#### WORK TO BE COMPLETED
Rewrite every row below with "black shorts" replaced by "dark shorts" and leave everything else unchanged.

#### DATA FOR THIS TASK

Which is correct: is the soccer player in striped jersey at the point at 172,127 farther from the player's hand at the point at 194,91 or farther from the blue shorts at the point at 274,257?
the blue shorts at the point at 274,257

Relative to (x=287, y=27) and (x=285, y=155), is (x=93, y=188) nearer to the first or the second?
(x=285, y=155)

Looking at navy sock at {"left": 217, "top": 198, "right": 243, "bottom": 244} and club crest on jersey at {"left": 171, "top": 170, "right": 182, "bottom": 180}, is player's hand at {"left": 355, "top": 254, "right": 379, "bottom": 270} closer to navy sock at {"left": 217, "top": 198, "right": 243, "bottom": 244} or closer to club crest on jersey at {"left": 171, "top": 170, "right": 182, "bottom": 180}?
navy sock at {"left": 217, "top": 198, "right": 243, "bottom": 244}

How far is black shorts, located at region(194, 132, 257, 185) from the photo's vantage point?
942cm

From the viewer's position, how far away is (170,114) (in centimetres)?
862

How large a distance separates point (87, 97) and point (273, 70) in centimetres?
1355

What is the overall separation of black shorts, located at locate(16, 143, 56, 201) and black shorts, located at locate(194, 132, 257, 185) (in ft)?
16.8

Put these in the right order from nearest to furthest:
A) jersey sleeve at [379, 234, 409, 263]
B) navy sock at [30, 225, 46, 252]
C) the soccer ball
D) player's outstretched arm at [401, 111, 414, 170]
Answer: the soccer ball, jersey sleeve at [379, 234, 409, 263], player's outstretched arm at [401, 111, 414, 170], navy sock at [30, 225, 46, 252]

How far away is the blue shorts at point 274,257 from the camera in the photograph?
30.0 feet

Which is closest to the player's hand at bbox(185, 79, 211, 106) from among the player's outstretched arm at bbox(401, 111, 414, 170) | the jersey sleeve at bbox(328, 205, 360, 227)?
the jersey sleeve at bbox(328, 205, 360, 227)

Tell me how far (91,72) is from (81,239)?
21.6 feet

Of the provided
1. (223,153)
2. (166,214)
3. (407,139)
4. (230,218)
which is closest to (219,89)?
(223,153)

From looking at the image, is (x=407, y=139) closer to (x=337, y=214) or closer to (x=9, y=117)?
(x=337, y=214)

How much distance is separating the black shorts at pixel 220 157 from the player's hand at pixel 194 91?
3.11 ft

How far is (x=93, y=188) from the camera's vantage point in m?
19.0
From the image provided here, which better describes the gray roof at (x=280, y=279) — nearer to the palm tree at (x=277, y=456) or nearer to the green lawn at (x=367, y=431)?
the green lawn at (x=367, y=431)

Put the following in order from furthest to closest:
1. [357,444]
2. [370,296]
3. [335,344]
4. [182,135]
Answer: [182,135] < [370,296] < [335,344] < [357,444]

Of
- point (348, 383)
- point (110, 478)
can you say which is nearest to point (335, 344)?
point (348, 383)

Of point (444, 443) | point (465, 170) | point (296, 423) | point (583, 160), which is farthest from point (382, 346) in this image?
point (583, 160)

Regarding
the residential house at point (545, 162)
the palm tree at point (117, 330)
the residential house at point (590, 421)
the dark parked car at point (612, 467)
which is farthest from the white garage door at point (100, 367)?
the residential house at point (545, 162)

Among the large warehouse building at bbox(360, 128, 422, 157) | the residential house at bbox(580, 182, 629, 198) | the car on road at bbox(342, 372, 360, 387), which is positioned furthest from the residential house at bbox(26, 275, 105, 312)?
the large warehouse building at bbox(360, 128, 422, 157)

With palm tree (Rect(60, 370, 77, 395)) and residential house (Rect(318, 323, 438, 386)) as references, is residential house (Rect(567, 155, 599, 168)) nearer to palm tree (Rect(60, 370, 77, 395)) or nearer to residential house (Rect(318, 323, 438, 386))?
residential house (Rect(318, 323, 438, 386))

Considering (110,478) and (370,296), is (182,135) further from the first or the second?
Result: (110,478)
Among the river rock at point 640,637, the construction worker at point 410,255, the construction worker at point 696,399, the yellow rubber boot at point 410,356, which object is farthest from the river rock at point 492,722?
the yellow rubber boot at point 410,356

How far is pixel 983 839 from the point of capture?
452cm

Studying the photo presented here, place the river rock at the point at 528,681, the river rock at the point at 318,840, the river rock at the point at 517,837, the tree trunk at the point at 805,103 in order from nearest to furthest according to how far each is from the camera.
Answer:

#### SOLUTION TO THE PROBLEM
Which is correct: is the soccer player in striped jersey at the point at 172,127 farther from the player's hand at the point at 194,91 or farther from the blue shorts at the point at 274,257?
the blue shorts at the point at 274,257

Relative to (x=287, y=27) and (x=285, y=155), is (x=93, y=188) nearer to the first or the second?
(x=285, y=155)

Looking at navy sock at {"left": 217, "top": 198, "right": 243, "bottom": 244} and club crest on jersey at {"left": 171, "top": 170, "right": 182, "bottom": 180}, is player's hand at {"left": 355, "top": 254, "right": 379, "bottom": 270} closer to navy sock at {"left": 217, "top": 198, "right": 243, "bottom": 244} or closer to club crest on jersey at {"left": 171, "top": 170, "right": 182, "bottom": 180}?
navy sock at {"left": 217, "top": 198, "right": 243, "bottom": 244}

How far is dark shorts, located at region(194, 132, 257, 185) from the photo's vantage point?
942cm

From the viewer's position, how far away is (170,114) (in centimetres)?
862

How large a distance separates point (87, 97) and point (273, 70) in centimetres?
1355

What is the overall separation of dark shorts, located at locate(16, 143, 56, 201) and dark shorts, located at locate(194, 132, 257, 185) (in ft)?
16.8

Put these in the right order from nearest to furthest:
A) jersey sleeve at [379, 234, 409, 263]
B) navy sock at [30, 225, 46, 252]
C) the soccer ball
D) player's outstretched arm at [401, 111, 414, 170]
Answer: the soccer ball, jersey sleeve at [379, 234, 409, 263], player's outstretched arm at [401, 111, 414, 170], navy sock at [30, 225, 46, 252]

How far away is the blue shorts at point 274,257 from the camera in the photograph?
30.0 feet

Which is closest to the player's hand at bbox(185, 79, 211, 106) from among the player's outstretched arm at bbox(401, 111, 414, 170) | the jersey sleeve at bbox(328, 205, 360, 227)?
the jersey sleeve at bbox(328, 205, 360, 227)

Tell me how far (91,72) is from (81,239)?
21.6 feet

Of the provided
1. (223,153)
2. (166,214)
3. (407,139)
4. (230,218)
which is closest to (219,89)?
(223,153)

From looking at the image, is (x=407, y=139) closer to (x=337, y=214) or closer to (x=9, y=117)?
(x=337, y=214)

How much distance is separating the dark shorts at pixel 220 157 from the player's hand at pixel 194 91?
3.11 ft

How far is (x=93, y=188) from the camera's vantage point in m?
19.0
From the image provided here, which better describes the gray roof at (x=280, y=279) — nearer to the palm tree at (x=277, y=456) or nearer to the green lawn at (x=367, y=431)?
the green lawn at (x=367, y=431)

Put the following in order from furthest to closest:
1. [357,444]
2. [370,296]
3. [335,344]
4. [182,135]
Answer: [182,135] < [370,296] < [335,344] < [357,444]

Of
- point (348, 383)
- point (110, 478)
can you say which is nearest to point (335, 344)?
point (348, 383)

Of point (444, 443) | point (465, 170) | point (296, 423) | point (583, 160), which is farthest from point (382, 346) in this image?
point (583, 160)

Regarding
the residential house at point (545, 162)
the palm tree at point (117, 330)
the residential house at point (590, 421)
the dark parked car at point (612, 467)
which is farthest from the white garage door at point (100, 367)?
the residential house at point (545, 162)

Among the large warehouse building at bbox(360, 128, 422, 157) | the residential house at bbox(580, 182, 629, 198) | the car on road at bbox(342, 372, 360, 387), which is positioned furthest from the residential house at bbox(26, 275, 105, 312)?
the large warehouse building at bbox(360, 128, 422, 157)

With palm tree (Rect(60, 370, 77, 395)) and residential house (Rect(318, 323, 438, 386)) as references, is residential house (Rect(567, 155, 599, 168)) nearer to palm tree (Rect(60, 370, 77, 395)) or nearer to residential house (Rect(318, 323, 438, 386))?
residential house (Rect(318, 323, 438, 386))

Considering (110,478) and (370,296), is (182,135) further from the first or the second?
Result: (110,478)
Among the river rock at point 640,637, the construction worker at point 410,255, the construction worker at point 696,399, the yellow rubber boot at point 410,356, which object is farthest from the river rock at point 492,722?
the yellow rubber boot at point 410,356

How far is pixel 983 839 from the point of capture?
452cm

Studying the photo presented here, place the river rock at the point at 528,681, the river rock at the point at 318,840, the river rock at the point at 517,837, the tree trunk at the point at 805,103 in order from nearest to furthest according to how far each is from the camera.
Answer:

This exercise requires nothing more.